Vergewaltigung Chinas durch den Westen
Die Vergewaltigung Chinas bestand darin, dass die Chinesen diverse Dinge, die sie nicht brauchten, vom Westen kaufen mussten. In den Opium-Kriegen des 19. Jahrhunderts war das Opium. (Großbritannien, der größte Drogenhändler der Geschichte, hat Millionen und Abermillionen von Chinesen drogenabhängig gemacht.) Zu Segalens Zeiten waren das Dampfer auf dem Jangtse, Eisenbahnen und das Christentum, alles Sachen, die das ländliche, bäuerliche, traditionelle China nicht brauchen konnte. Segalen erzählt immer wieder widerliche Geschichten über Missionare, die sich im ganzen Land unter schwachem Widerstand der Behörden und leisem (ab und zu laut werdendem) Hass der Bevölkerung breit machten. Er als kultivierter Europäer und Katholik sieht darin nichts Verkehrtes -in dieser Vergewaltigung Chinas. Die "Moderne der Kanonenboote" sozusagen.

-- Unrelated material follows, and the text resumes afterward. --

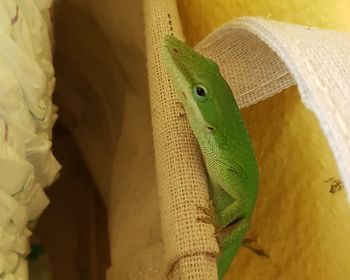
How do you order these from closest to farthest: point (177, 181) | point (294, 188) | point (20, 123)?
1. point (177, 181)
2. point (20, 123)
3. point (294, 188)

Aber er sieht, er hört, er bemüht sich (im Rahmen seiner Möglichkeiten) um Verständnis, er versucht die Welt durch die Augen eines altchinesischen Kaisers zu sehen (eine für die klassische Moderne gar typische Idee -erinnern wir uns beispielsweise an "Mémoires d'Hadrien" von Marguerite Yourcenar). - "Du, der du aus fremden okzidentalen Gegenden kommst, zu Fuß, damit deine Reise dich edel genug macht, mit mir von Angesicht zu Angesicht zu sprechen, - was wagst du zu behaupten, wahrlich? - dass man im Reiche Fa &den angrenzenden kleinen Ländern das leichte, duftende &linde Holz verachtet, & dass man in Stein baut, um für die Ewigkeit zu bauen?"